_OBJECTIVE_.
Put the lines starting at the one that contains "Looking at this" and ending at the one that contains "A: the multi-strand necklace at pixel 128 170" into a two-column CSV with the columns input and output. Give each row the text and its answer, each as one quoted field with line breaks replaced by spaces.

# start of EXTRACTED ENTRIES

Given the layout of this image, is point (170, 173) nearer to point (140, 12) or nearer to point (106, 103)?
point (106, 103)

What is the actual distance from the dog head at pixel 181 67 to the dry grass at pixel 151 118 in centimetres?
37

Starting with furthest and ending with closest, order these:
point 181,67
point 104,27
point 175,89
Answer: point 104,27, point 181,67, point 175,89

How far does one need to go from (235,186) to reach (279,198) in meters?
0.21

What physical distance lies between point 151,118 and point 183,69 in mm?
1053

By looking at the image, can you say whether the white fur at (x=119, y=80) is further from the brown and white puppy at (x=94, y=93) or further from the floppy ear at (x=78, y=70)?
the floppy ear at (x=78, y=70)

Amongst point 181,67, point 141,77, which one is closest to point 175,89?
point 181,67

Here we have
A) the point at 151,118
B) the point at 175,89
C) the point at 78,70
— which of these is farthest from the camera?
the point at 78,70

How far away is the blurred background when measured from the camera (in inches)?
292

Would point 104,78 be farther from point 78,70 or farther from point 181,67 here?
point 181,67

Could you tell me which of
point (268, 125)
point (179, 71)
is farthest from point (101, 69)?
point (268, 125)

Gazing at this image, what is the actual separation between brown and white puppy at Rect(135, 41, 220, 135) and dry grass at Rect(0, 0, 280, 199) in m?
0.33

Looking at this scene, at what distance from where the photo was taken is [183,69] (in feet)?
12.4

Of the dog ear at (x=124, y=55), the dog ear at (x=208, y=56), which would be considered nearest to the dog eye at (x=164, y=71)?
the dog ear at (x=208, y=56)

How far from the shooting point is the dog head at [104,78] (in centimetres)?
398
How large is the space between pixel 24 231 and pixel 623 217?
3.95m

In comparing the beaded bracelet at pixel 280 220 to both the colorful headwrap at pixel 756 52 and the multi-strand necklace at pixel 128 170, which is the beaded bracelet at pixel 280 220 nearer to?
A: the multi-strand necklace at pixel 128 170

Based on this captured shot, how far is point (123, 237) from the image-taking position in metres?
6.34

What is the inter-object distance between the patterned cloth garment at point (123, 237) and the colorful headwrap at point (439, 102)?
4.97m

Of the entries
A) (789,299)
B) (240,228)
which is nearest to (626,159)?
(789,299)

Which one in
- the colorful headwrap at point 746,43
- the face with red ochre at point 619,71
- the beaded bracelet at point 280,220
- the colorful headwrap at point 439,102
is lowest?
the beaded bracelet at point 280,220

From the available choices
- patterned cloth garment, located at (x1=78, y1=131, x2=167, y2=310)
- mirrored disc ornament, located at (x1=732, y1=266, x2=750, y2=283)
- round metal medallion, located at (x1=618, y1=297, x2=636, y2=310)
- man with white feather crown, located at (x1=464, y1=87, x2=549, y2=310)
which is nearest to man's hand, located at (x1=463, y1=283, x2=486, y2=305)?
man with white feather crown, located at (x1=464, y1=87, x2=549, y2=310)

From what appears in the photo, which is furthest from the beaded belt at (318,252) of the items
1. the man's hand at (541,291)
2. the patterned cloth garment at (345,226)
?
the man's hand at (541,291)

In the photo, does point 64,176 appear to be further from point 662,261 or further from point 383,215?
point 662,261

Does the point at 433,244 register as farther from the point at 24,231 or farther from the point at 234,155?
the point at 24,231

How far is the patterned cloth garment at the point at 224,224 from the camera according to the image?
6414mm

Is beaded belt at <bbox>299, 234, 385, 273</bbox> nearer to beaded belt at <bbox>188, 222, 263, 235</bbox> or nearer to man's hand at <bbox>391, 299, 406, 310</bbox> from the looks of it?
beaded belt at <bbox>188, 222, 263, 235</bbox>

# end of EXTRACTED ENTRIES

_WRITTEN SOLUTION_.
input,output
"Looking at this scene, at what distance from where the photo was taken is [183,69] (in feet)?","12.4"
"Of the dog ear at (x=124, y=55), the dog ear at (x=208, y=56), which would be considered nearest to the dog eye at (x=164, y=71)?","the dog ear at (x=208, y=56)"
"How far from the shooting point is the dog head at [104,78] (in centimetres)?","398"
"How large is the space between pixel 24 231 and pixel 623 217?","3.95m"
"In comparing the beaded bracelet at pixel 280 220 to both the colorful headwrap at pixel 756 52 and the multi-strand necklace at pixel 128 170, which is the beaded bracelet at pixel 280 220 nearer to?","A: the multi-strand necklace at pixel 128 170"